Copy the records below word for word, from the line containing "How far apart" down to the line containing "0.82 metres", both included. Leave the pictures out.

__________________________________________________

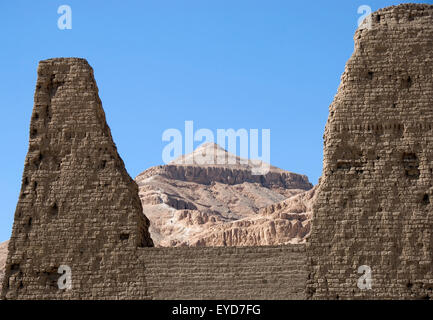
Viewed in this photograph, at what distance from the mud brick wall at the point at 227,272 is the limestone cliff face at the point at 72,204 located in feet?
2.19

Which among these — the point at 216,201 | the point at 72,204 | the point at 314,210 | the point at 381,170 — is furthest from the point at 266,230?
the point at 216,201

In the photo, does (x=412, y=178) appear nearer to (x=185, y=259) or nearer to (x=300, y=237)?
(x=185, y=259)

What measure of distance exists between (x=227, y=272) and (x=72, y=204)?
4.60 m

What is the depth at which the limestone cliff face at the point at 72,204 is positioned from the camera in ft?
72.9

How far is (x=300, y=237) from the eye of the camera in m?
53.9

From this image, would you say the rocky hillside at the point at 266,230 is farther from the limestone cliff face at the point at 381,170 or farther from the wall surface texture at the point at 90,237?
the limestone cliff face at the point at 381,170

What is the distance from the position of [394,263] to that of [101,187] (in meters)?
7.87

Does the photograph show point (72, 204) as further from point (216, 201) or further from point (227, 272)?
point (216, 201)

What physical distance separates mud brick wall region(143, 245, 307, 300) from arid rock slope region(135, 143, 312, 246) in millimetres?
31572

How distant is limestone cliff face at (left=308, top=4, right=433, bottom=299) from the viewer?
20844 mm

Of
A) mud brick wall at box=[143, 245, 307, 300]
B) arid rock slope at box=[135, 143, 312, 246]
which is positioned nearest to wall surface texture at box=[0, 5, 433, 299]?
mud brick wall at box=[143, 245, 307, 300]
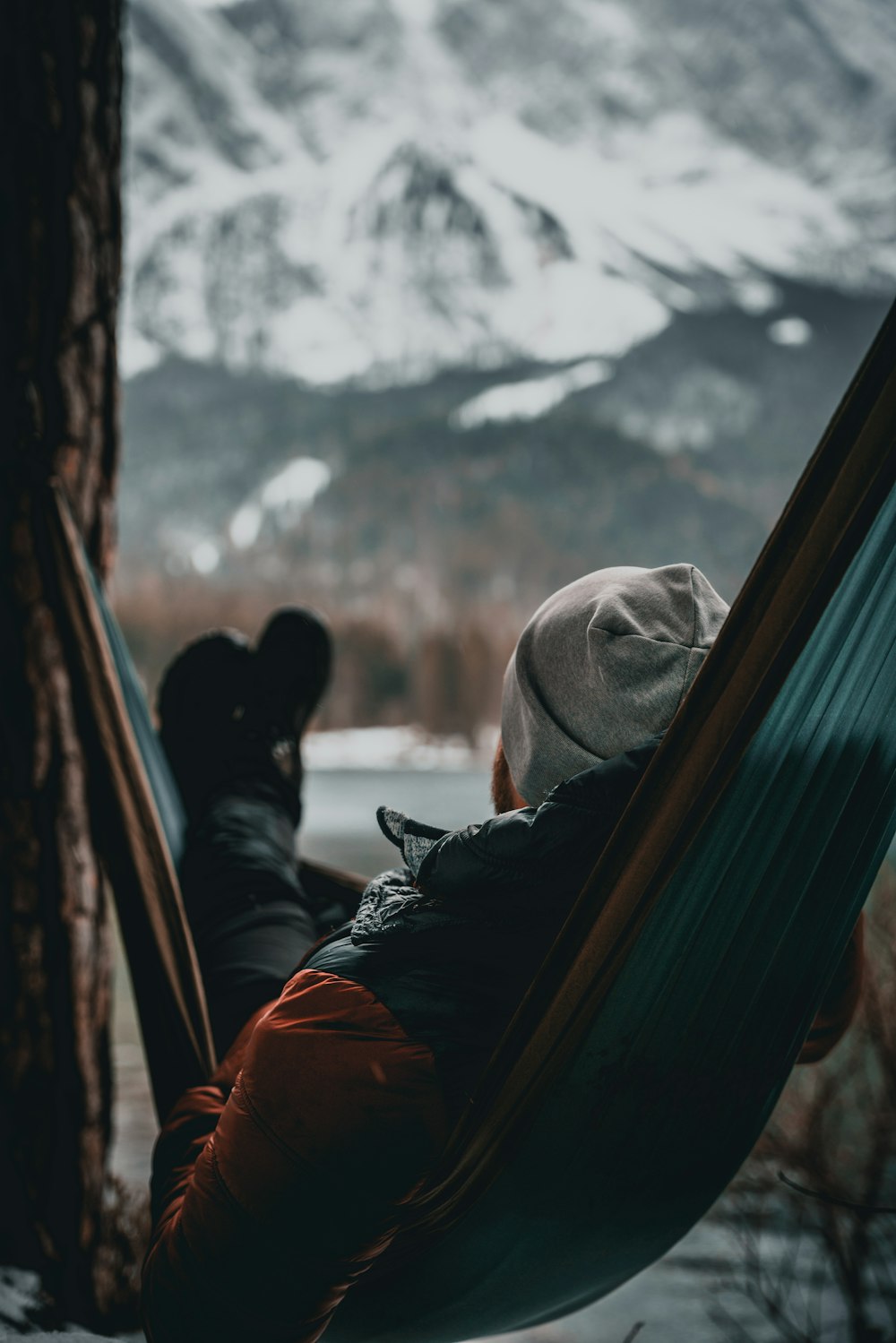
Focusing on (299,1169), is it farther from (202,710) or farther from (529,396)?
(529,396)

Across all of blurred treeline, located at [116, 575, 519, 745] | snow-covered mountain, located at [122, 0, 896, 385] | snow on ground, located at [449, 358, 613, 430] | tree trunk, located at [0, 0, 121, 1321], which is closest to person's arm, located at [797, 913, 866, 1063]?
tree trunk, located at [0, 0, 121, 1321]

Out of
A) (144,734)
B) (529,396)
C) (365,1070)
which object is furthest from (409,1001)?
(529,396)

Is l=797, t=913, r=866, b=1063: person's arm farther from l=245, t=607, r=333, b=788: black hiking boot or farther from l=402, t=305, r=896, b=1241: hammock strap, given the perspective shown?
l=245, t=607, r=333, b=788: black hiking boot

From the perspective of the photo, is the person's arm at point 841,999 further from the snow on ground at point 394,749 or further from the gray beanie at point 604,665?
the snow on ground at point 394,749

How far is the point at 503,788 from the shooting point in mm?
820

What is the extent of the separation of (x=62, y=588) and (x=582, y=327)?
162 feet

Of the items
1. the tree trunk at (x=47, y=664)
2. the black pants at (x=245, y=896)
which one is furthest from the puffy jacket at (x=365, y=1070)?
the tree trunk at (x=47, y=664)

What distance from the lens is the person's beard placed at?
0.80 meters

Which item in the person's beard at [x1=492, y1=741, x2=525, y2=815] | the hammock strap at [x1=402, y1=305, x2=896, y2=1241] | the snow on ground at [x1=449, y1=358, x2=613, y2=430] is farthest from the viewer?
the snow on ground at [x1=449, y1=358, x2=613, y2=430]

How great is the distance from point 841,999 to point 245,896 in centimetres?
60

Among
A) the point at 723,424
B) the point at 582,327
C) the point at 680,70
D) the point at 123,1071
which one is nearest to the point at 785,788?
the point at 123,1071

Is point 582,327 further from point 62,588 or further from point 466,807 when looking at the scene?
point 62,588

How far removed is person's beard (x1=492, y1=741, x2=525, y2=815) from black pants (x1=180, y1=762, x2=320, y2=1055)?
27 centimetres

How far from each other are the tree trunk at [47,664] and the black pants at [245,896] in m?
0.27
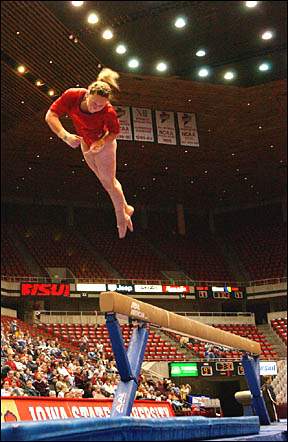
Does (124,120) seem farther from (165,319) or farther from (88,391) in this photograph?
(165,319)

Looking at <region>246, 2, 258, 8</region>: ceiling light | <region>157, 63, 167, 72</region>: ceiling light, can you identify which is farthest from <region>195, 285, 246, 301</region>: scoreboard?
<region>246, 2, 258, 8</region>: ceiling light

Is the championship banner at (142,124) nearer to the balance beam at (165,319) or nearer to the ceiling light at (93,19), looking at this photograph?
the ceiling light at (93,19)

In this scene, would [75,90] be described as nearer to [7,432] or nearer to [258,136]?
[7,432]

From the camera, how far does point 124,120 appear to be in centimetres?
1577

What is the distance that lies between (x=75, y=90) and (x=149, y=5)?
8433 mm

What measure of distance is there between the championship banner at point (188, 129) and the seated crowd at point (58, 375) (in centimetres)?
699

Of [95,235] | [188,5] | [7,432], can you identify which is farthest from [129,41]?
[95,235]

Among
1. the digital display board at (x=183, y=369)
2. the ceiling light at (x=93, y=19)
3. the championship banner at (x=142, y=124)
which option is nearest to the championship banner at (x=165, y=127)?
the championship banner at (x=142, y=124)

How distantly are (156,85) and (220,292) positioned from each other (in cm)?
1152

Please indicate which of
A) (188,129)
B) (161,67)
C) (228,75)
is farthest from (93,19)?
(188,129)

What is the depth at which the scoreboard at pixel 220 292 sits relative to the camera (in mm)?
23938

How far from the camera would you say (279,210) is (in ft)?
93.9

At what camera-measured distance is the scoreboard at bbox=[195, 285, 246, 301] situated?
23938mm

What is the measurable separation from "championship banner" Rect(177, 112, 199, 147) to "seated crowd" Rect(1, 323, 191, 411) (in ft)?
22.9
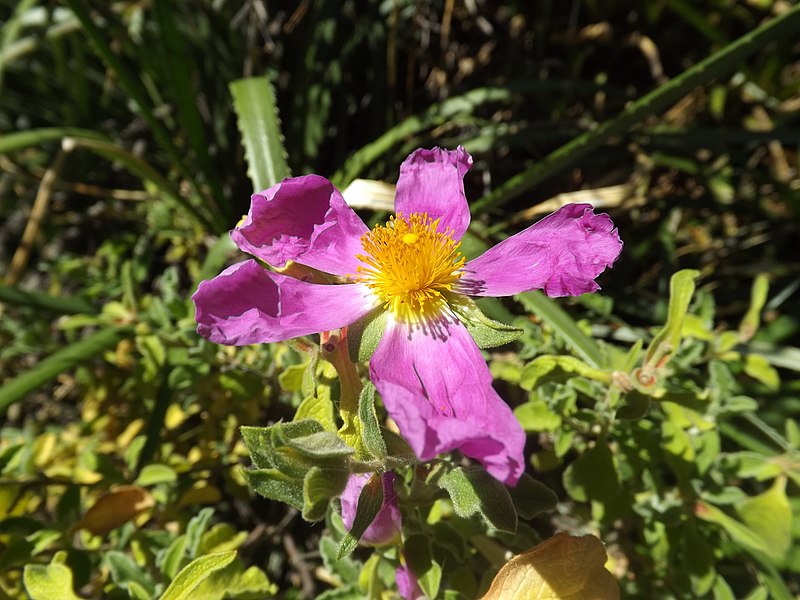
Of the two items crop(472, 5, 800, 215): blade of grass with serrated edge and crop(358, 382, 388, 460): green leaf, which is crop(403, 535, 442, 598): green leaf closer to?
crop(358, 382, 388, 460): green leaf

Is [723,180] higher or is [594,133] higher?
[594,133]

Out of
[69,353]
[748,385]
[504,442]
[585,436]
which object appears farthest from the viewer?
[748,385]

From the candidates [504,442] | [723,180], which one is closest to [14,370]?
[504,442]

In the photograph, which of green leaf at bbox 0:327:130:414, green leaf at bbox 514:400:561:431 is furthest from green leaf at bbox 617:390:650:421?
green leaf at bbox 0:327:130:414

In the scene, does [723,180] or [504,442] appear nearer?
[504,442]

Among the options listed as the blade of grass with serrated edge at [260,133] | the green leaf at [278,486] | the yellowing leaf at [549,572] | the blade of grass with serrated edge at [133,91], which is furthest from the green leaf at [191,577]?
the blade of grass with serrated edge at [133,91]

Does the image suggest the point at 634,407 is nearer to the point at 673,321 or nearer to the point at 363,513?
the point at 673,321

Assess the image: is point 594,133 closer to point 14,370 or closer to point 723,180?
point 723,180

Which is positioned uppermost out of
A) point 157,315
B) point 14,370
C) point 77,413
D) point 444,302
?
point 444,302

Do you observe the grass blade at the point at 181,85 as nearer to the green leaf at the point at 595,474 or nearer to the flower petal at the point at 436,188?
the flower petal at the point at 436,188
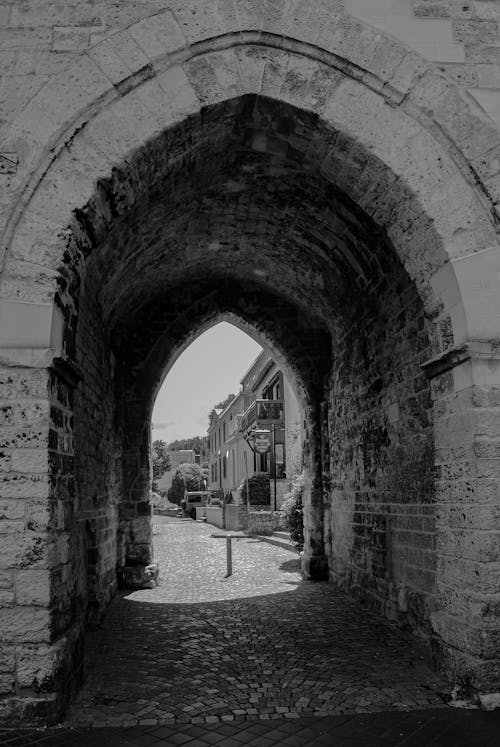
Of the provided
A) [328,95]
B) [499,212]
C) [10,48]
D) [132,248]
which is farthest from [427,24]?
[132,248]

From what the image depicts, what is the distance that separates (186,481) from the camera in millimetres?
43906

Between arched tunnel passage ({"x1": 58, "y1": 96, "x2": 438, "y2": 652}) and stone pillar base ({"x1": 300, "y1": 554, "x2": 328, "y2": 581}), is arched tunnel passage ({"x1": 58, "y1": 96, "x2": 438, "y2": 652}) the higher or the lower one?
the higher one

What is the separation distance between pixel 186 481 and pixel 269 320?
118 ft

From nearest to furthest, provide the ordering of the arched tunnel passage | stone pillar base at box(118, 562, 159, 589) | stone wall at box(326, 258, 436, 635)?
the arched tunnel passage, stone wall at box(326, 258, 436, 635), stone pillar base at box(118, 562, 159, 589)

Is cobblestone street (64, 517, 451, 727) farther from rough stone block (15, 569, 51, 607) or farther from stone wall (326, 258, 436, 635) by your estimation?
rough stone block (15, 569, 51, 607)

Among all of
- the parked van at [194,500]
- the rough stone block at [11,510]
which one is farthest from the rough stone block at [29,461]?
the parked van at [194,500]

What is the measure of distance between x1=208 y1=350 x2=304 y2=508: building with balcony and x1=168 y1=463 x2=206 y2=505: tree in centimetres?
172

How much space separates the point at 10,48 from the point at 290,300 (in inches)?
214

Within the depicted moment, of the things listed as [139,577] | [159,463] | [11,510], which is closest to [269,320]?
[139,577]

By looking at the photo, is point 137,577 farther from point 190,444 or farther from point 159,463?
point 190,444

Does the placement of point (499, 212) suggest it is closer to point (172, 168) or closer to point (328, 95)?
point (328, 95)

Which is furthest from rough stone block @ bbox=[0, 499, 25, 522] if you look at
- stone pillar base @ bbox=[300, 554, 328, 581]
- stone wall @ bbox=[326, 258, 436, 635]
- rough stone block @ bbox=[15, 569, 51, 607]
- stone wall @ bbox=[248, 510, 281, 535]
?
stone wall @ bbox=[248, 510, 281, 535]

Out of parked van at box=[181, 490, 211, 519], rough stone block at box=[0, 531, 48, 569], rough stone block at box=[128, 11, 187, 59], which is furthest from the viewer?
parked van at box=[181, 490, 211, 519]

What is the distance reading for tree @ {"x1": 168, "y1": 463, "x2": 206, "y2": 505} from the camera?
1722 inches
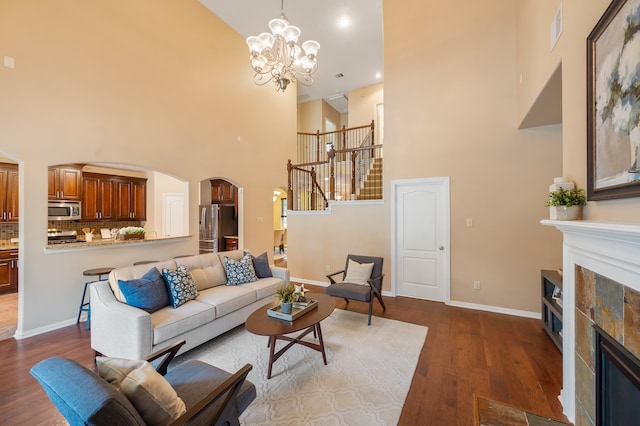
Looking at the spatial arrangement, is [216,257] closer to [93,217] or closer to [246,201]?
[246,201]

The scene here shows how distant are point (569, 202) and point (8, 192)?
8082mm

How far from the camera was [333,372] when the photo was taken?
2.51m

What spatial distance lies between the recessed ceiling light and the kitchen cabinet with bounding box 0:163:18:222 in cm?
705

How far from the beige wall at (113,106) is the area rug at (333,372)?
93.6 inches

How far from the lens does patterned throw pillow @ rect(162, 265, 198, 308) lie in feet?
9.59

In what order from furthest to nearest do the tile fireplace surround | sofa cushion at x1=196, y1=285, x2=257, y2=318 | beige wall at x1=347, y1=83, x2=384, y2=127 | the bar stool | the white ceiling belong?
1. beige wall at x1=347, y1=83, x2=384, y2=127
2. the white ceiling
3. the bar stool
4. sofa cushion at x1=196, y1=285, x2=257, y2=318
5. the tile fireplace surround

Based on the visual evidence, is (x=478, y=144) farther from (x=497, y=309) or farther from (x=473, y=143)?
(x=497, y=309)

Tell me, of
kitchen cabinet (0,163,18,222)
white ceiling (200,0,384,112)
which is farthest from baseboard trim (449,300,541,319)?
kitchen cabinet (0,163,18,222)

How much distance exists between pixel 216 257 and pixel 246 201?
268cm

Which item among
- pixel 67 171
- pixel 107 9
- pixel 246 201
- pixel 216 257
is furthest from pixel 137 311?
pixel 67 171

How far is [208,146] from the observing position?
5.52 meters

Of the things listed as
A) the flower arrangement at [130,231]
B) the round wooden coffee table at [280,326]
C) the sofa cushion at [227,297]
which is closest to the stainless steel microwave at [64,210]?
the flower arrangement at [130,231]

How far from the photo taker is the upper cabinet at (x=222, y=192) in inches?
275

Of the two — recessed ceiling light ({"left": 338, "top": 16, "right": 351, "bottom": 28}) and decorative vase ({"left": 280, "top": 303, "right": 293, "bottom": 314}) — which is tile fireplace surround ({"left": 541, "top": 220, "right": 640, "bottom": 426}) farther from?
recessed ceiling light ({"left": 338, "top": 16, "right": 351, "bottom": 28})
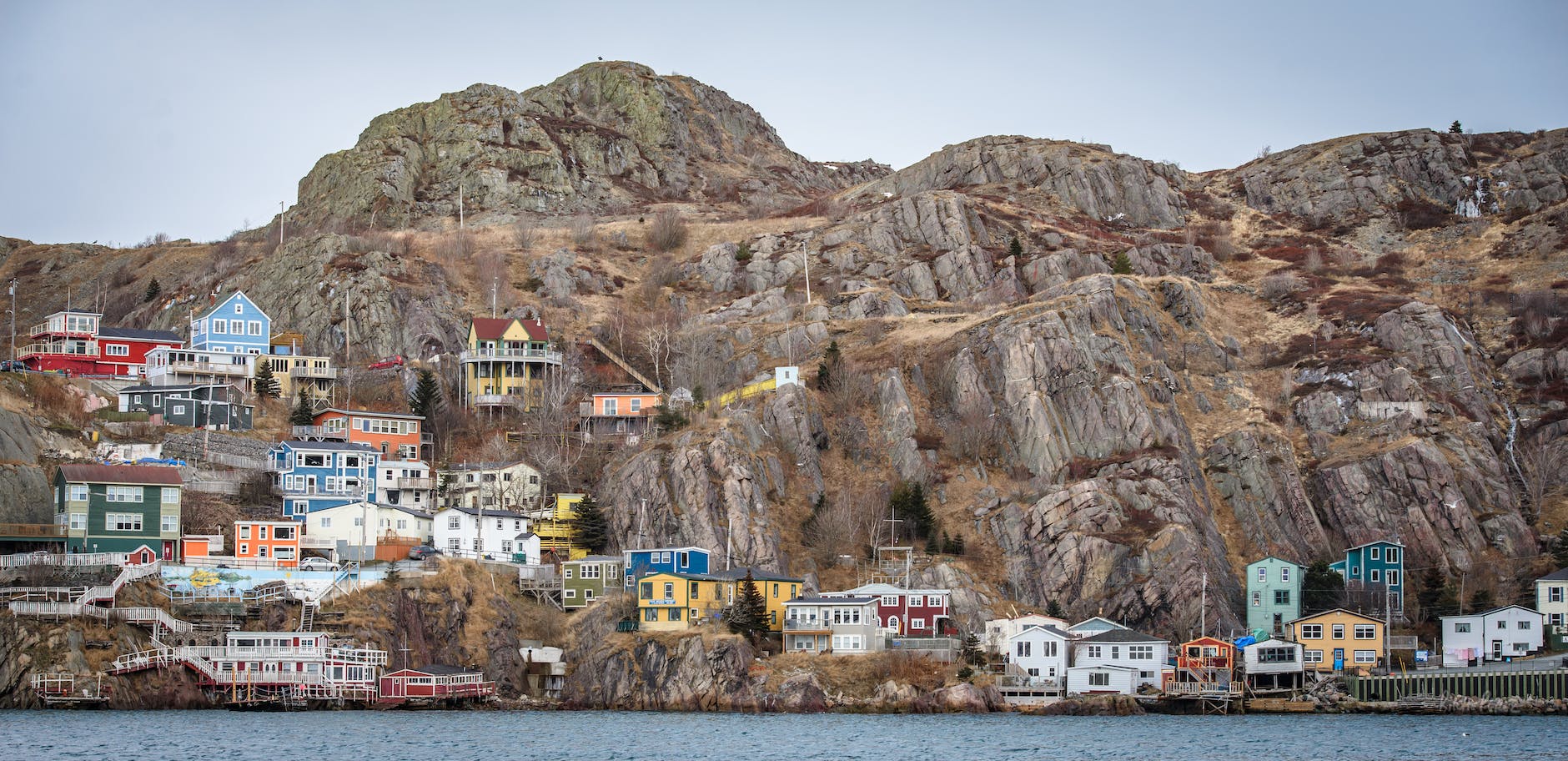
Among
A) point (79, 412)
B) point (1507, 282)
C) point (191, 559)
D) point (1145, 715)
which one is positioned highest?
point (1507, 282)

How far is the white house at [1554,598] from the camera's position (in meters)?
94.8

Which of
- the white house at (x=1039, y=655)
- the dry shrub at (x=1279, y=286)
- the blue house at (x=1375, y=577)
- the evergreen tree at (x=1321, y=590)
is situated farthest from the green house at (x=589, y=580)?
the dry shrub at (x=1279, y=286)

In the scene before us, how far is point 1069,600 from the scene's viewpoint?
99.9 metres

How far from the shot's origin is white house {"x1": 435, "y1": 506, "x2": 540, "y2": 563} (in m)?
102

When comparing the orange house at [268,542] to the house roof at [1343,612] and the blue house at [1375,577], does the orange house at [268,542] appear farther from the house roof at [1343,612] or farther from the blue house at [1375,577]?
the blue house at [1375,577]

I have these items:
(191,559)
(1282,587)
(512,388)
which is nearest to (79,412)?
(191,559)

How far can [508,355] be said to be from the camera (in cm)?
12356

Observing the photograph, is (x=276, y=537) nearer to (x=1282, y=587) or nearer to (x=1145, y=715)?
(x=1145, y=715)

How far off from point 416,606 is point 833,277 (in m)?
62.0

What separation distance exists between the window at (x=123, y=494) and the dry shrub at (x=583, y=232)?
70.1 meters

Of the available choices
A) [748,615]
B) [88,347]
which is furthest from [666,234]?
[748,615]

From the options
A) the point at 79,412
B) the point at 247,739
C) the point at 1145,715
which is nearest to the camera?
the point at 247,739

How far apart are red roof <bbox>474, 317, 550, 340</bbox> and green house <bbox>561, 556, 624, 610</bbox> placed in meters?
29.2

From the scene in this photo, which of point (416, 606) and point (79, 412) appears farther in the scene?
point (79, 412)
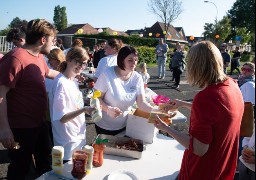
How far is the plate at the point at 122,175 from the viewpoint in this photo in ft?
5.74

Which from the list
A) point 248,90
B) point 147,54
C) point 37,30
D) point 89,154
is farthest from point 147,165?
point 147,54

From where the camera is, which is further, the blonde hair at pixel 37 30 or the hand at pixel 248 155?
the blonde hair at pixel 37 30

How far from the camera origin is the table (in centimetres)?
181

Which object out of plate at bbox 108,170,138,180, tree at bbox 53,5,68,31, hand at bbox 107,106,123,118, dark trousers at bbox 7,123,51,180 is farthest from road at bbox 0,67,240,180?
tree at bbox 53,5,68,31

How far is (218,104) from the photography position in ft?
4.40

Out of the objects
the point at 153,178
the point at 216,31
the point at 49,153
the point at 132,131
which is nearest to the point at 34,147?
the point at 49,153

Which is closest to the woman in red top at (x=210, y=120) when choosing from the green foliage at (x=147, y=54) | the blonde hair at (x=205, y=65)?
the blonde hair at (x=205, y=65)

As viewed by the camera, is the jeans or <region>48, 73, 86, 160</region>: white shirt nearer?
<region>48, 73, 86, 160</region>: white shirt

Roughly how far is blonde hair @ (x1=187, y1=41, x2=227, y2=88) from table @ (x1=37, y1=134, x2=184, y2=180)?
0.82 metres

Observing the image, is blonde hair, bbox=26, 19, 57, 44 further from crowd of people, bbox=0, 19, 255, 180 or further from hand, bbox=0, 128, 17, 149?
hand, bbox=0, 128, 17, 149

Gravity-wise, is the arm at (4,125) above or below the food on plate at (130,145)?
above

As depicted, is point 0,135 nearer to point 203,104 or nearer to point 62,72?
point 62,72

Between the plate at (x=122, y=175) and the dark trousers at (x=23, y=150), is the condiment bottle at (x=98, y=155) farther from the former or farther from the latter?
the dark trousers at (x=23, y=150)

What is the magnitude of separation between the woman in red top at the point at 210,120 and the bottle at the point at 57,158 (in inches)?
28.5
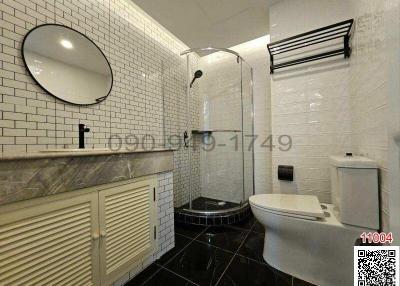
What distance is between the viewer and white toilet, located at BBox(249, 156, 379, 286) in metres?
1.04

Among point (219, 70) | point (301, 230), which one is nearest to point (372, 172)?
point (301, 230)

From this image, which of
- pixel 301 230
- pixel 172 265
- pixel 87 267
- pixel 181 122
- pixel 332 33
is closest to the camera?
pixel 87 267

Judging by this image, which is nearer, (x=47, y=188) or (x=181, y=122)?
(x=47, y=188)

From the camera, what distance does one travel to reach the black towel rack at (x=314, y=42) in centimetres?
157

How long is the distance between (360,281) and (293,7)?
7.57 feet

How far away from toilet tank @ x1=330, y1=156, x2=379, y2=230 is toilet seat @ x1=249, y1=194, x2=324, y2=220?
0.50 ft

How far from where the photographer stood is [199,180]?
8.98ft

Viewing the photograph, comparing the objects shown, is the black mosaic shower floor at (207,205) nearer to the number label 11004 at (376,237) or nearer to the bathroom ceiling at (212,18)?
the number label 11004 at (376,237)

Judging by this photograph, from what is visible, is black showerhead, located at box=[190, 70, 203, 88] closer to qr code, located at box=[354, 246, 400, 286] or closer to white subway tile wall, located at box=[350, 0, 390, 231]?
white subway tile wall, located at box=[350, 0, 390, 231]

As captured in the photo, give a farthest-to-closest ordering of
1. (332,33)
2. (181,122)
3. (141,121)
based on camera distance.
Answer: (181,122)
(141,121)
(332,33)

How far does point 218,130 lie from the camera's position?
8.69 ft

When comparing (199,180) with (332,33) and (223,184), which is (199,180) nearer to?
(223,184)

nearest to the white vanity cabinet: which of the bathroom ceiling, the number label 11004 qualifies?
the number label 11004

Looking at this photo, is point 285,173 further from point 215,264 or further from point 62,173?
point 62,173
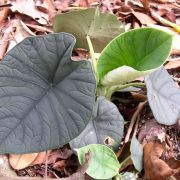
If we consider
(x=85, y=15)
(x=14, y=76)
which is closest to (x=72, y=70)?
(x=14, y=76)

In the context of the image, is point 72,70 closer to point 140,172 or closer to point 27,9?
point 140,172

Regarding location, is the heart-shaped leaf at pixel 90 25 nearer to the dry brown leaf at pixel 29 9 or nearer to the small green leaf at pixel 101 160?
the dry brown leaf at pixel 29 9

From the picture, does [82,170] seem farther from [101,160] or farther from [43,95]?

__________________________________________________

**Solution for this task:**
How far apart are red roof <bbox>474, 317, 550, 340</bbox> and green house <bbox>561, 556, 624, 610</bbox> placed in meters?
29.2

From the scene in this photo, which of point (416, 606) and point (79, 412) appears farther in the scene?
point (79, 412)
How far is the plate at the point at 122,175 from the viewpoint in this photo in ft?
5.74

Which from the list
A) point 248,90
B) point 147,54
C) point 37,30
D) point 89,154
is farthest from point 147,165?
point 147,54

From where the camera is, which is further, the blonde hair at pixel 37 30 or the hand at pixel 248 155?
the blonde hair at pixel 37 30

How far from the camera origin is the table (in centimetres)?
181

Which object out of plate at bbox 108,170,138,180, tree at bbox 53,5,68,31, hand at bbox 107,106,123,118, dark trousers at bbox 7,123,51,180 is farthest from road at bbox 0,67,240,180?
tree at bbox 53,5,68,31

How far is (218,104) from the photography position in ft?
4.40

Out of the objects
the point at 153,178
the point at 216,31
the point at 49,153
the point at 132,131
which is nearest to the point at 34,147?
the point at 49,153

Which is closest to the woman in red top at (x=210, y=120) when choosing from the green foliage at (x=147, y=54) | the blonde hair at (x=205, y=65)?
the blonde hair at (x=205, y=65)

As viewed by the camera, is the jeans or <region>48, 73, 86, 160</region>: white shirt nearer?
<region>48, 73, 86, 160</region>: white shirt

Roughly how far is blonde hair @ (x1=187, y1=41, x2=227, y2=88) from table @ (x1=37, y1=134, x2=184, y2=180)?
0.82 metres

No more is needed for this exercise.